The radon water will pass through the check valve, preventing water from returning to the pit. The sump pump will continue to push the water until it reaches the endpoint outside the house. The discharge pipe will then direct the water to the primary sewer system.
Having a ventilation fan in a mitigation system depends on the piping system. If the pipes run directly to the sewer, a ventilation fan is unnecessary.
However, some homeowners prefer a suction fan that allows radon to run through the attic and to the open air above the roof. A ventilation fan is ideal for those far from the sewer system.
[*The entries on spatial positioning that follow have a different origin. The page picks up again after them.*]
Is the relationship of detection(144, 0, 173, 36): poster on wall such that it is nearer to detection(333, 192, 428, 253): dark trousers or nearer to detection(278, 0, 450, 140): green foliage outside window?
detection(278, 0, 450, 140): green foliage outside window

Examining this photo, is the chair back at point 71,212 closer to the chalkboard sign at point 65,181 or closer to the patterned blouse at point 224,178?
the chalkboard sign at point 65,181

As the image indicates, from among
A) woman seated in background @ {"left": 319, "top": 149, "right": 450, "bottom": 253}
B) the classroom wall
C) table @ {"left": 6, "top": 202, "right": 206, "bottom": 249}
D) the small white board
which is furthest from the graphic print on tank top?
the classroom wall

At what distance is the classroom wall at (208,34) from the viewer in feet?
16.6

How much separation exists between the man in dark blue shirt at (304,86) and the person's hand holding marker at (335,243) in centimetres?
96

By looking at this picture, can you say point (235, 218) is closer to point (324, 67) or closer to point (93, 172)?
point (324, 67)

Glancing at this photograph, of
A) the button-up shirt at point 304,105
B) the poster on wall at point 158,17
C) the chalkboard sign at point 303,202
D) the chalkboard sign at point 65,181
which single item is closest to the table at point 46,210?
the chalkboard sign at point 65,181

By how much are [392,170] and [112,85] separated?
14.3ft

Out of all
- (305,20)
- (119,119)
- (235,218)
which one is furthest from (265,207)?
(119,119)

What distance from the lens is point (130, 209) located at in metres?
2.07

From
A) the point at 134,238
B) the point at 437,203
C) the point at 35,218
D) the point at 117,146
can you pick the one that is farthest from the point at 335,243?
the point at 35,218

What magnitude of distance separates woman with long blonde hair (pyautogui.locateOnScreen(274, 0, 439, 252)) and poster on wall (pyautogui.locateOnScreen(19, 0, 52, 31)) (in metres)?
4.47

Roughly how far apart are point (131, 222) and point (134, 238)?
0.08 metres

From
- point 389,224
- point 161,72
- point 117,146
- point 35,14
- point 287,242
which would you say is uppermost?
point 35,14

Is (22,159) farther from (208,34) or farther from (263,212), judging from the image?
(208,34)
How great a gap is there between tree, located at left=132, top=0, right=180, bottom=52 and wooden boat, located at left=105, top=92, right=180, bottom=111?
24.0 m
Can You Reduce Radon Level?
Yes, there are ways to reduce the radon level in your home. Remember that radon mitigation is still recommended if the radon level is high. These tips are just an additional methods for decreasing radon levels.
Allow Air Circulation
The key to reducing radon levels is allowing air circulation. This will push the radon out of the area and change the air in a room using rapid air movement. Ideally, you should use a heavy-duty electric fan, especially in a poorly ventilated area.
Seal the Walls
You should seal the cracks and holes in the walls to block external air from invading the house's area. Wall cracks are crucial, especially in the basement where radon usually starts. Since the basement is underground, harmful gasses can penetrate cracked walls and floors.
Keep the Area Clean
Frequent cleaning is effective in reducing any harmful chemicals in your home. Schedule a monthly general cleaning in your house or even a daily cleaning routine. With cleaning, the toxic chemicals will significantly decrease. You should also dispose of old items in your home to avoid attracting insects and other pests.
We've covered the importance of checking the basement for water leakages after radon mitigation and provided possible ways to fix the issue.
Also, we discussed how the sump pit and the entire radon mitigation system work, so you will know what to look for when problems arise. Finally, we tackled ways to reduce the radon levels in your house. Remember that cleanliness is safety.